» YOUR ASSIGNMENT
Edit the lines below by replacing "Clear" with "Transparent" wherever it appears, changing nothing else. Leave the pictures out of your answer.
───── PROVIDED INFORMATION ─────
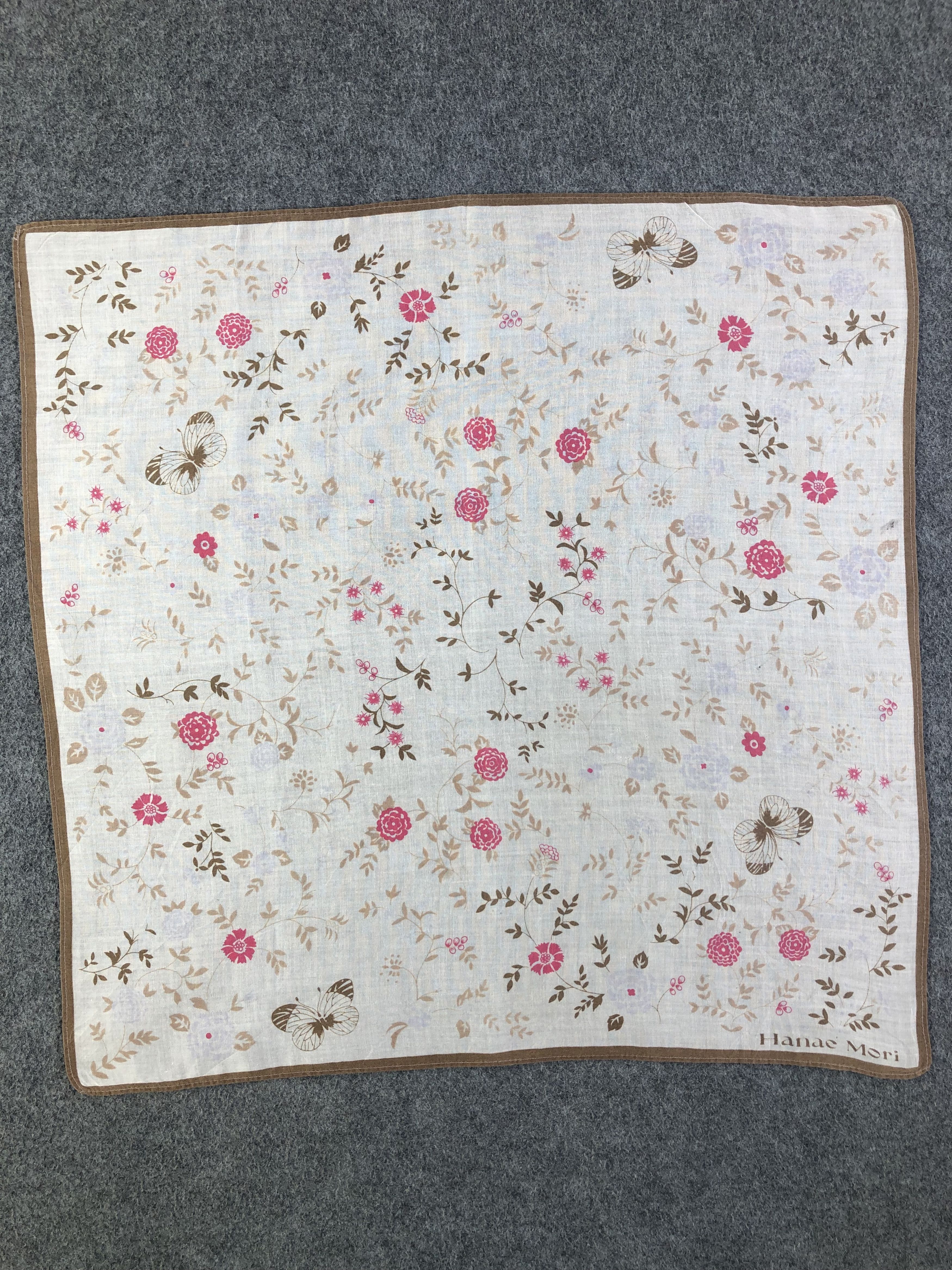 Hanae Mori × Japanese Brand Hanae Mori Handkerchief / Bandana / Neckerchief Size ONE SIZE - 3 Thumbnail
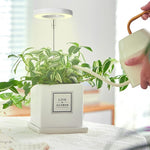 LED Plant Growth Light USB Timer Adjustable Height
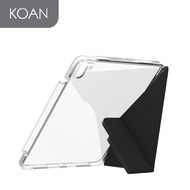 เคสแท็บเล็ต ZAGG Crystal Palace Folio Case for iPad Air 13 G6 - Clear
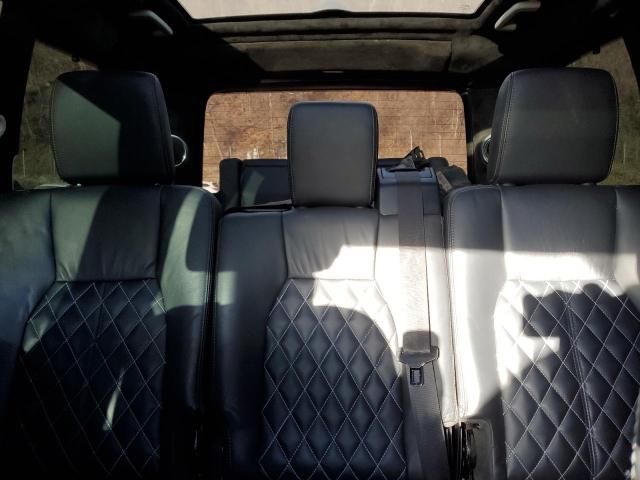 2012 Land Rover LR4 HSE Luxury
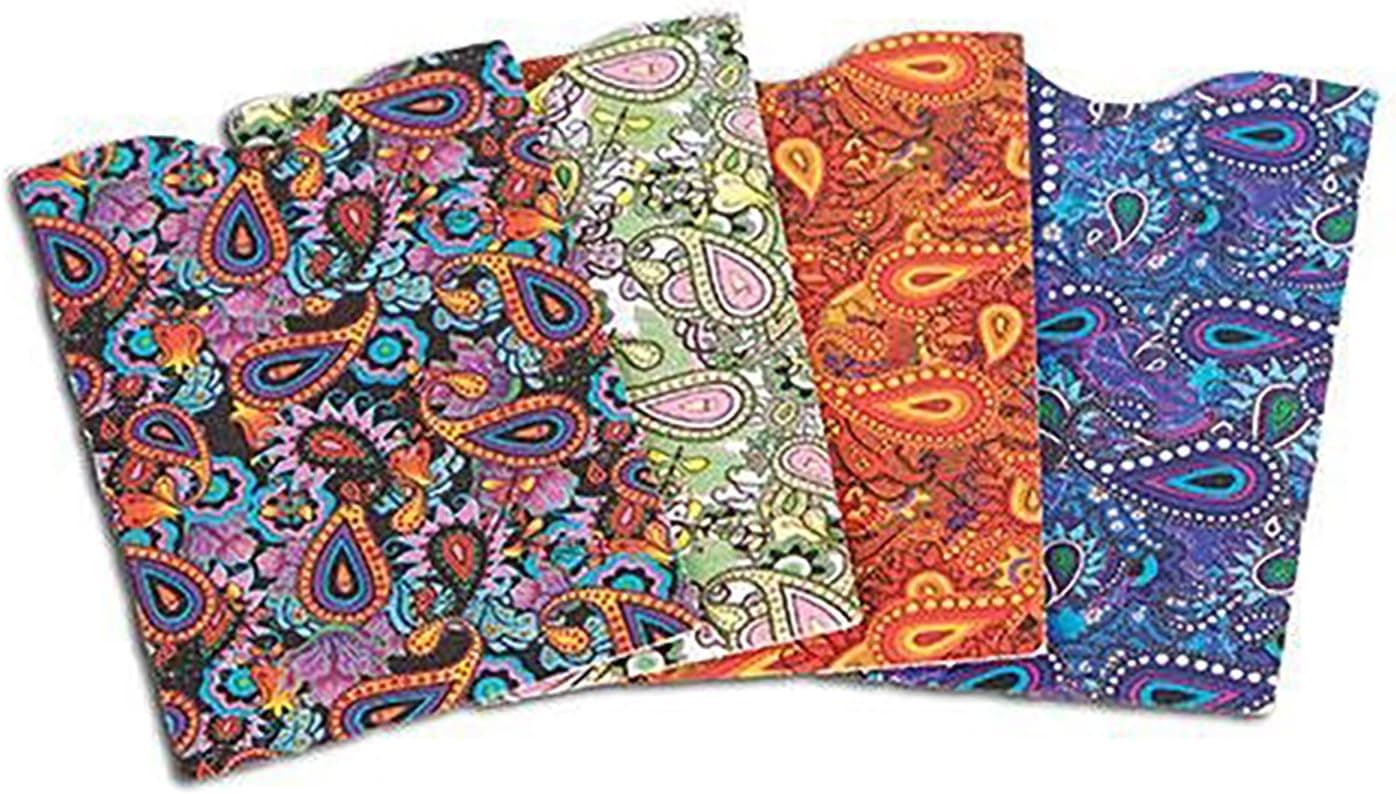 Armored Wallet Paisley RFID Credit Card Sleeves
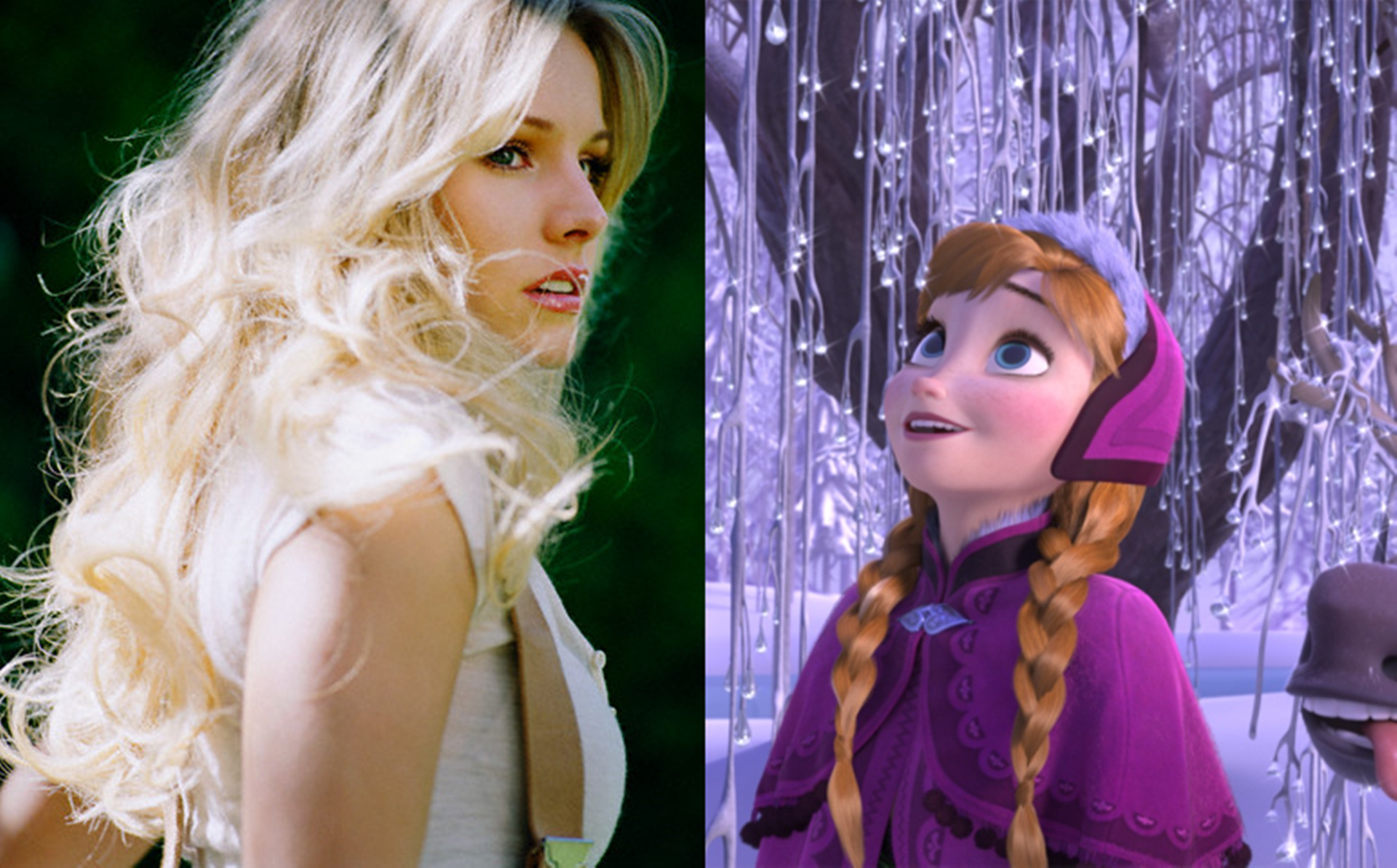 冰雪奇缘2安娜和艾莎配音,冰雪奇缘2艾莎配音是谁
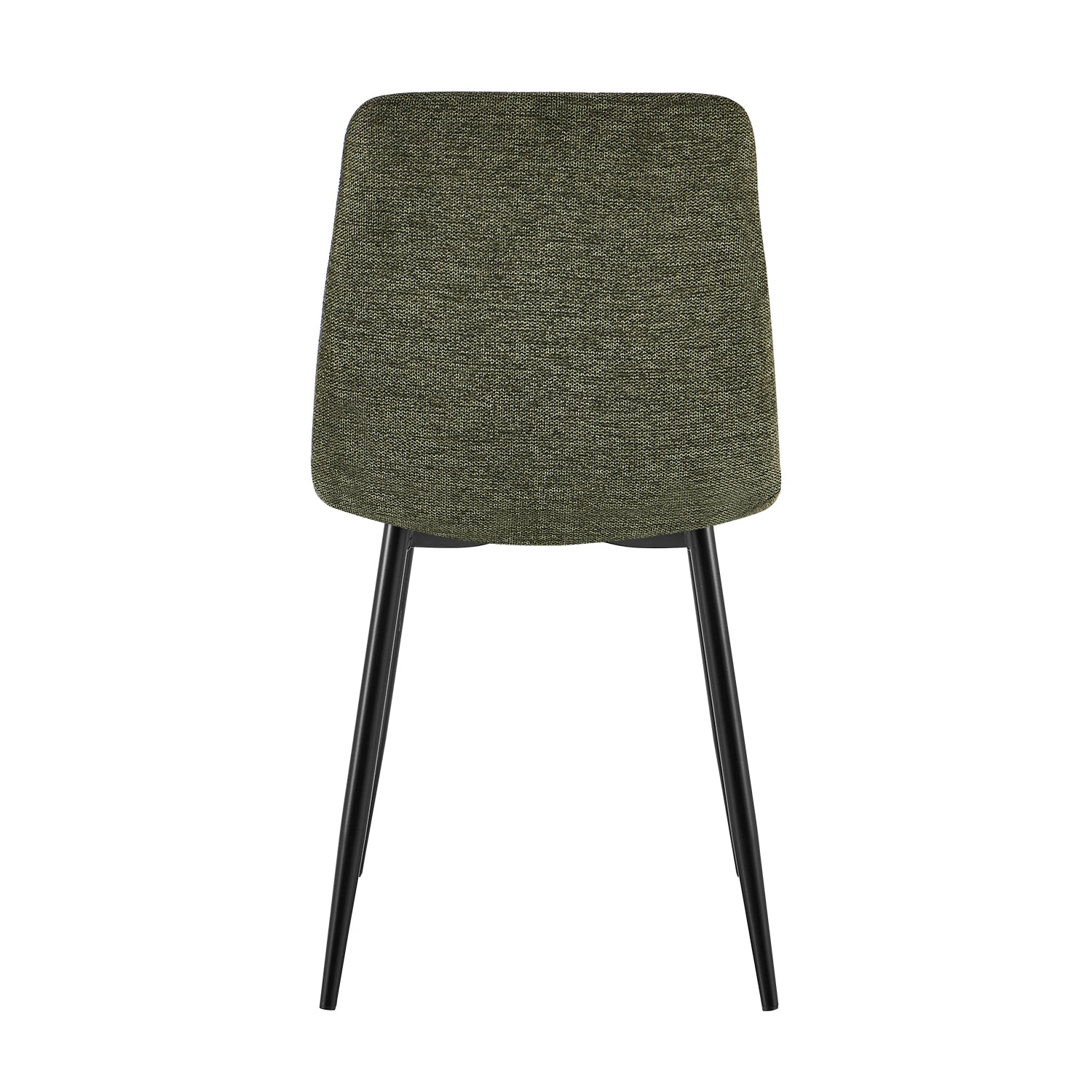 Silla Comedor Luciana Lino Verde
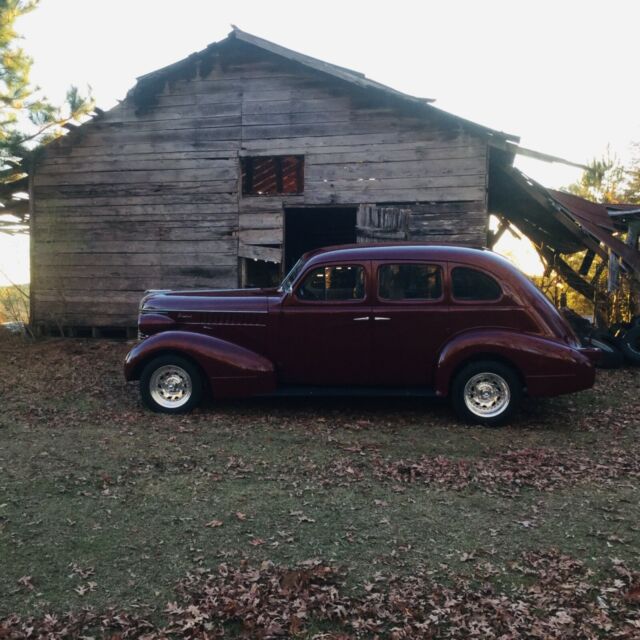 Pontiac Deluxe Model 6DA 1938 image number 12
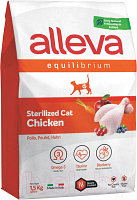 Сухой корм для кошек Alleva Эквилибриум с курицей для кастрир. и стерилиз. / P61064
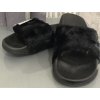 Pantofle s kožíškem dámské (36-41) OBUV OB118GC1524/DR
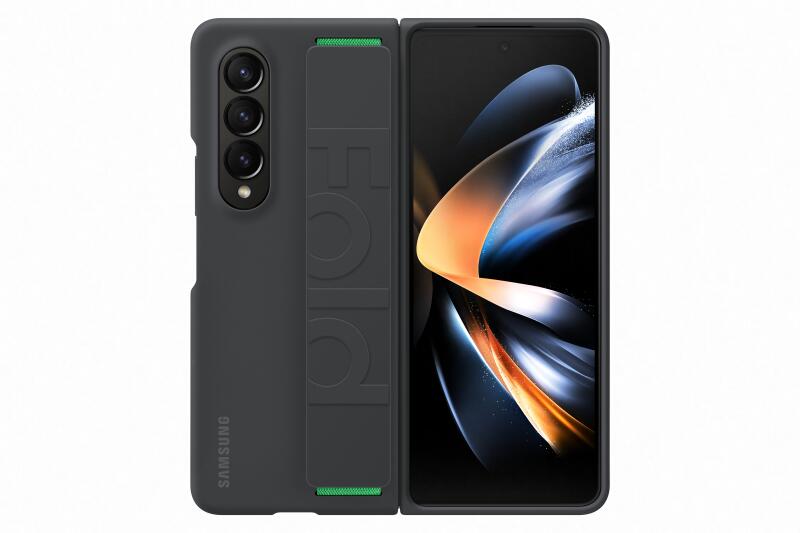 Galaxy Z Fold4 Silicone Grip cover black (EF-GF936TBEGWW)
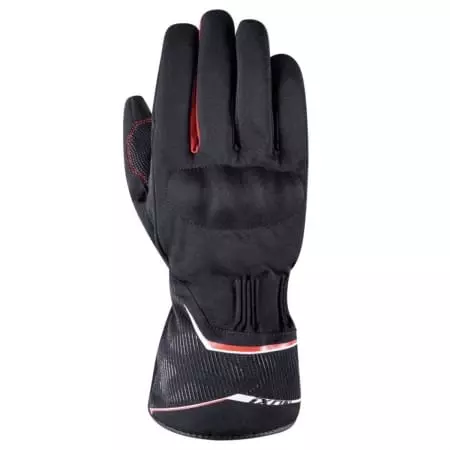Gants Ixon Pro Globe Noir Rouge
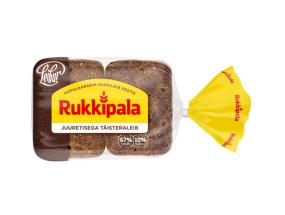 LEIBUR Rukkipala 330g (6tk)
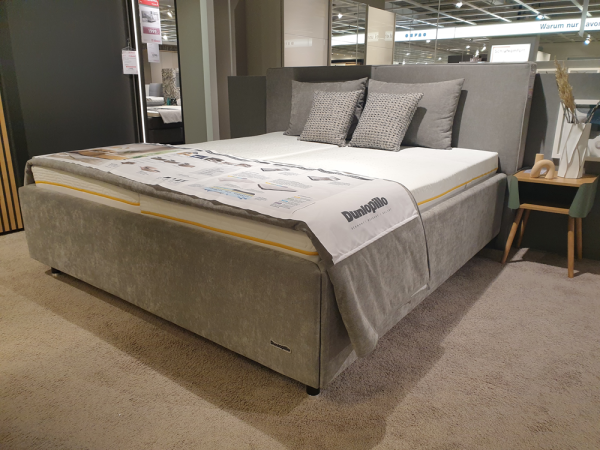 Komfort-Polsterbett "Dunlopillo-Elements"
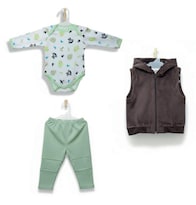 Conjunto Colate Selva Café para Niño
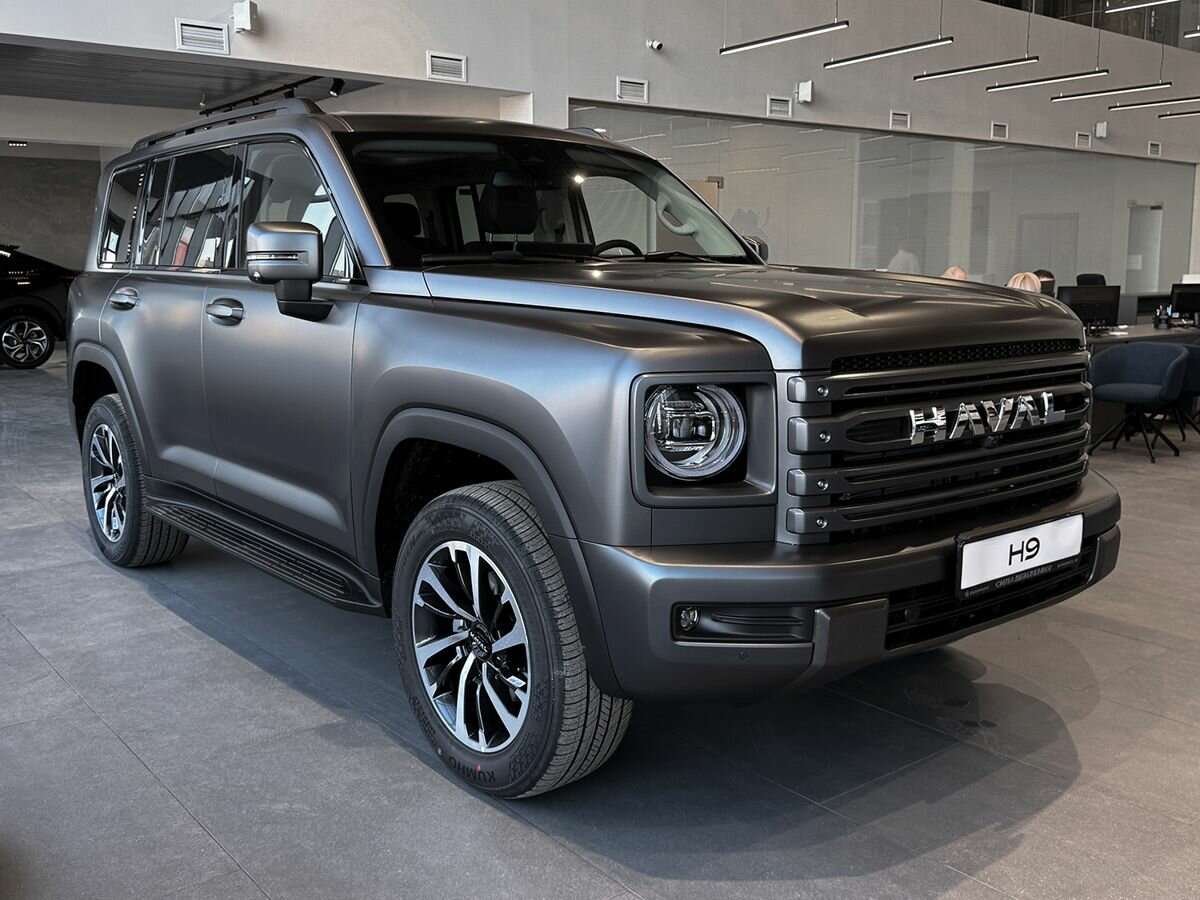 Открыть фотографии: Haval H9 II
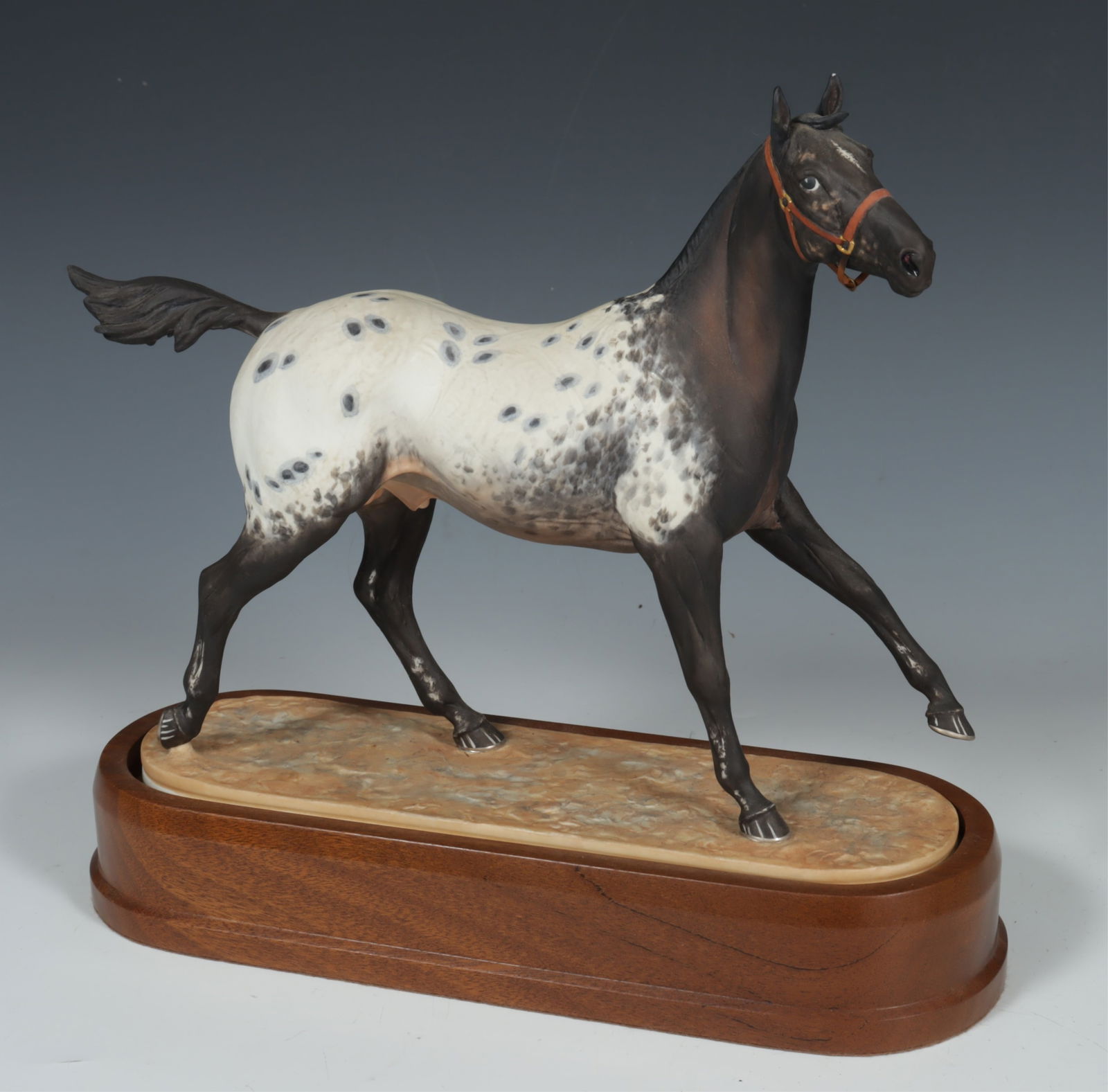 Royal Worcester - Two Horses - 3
─────
» ANSWER FOR THIS EXERCISE
 Hanae Mori × Japanese Brand Hanae Mori Handkerchief / Bandana / Neckerchief Size ONE SIZE - 3 Thumbnail
 LED Plant Growth Light USB Timer Adjustable Height
 เคสแท็บเล็ต ZAGG Crystal Palace Folio Case for iPad Air 13 G6 - Transparent
 2012 Land Rover LR4 HSE Luxury
 Armored Wallet Paisley RFID Credit Card Sleeves
 冰雪奇缘2安娜和艾莎配音,冰雪奇缘2艾莎配音是谁
 Silla Comedor Luciana Lino Verde
 Pontiac Deluxe Model 6DA 1938 image number 12
 Сухой корм для кошек Alleva Эквилибриум с курицей для кастрир. и стерилиз. / P61064
 Pantofle s kožíškem dámské (36-41) OBUV OB118GC1524/DR
 Galaxy Z Fold4 Silicone Grip cover black (EF-GF936TBEGWW)
Gants Ixon Pro Globe Noir Rouge
 LEIBUR Rukkipala 330g (6tk)
 Komfort-Polsterbett "Dunlopillo-Elements"
 Conjunto Colate Selva Café para Niño
 Открыть фотографии: Haval H9 II
 Royal Worcester - Two Horses - 3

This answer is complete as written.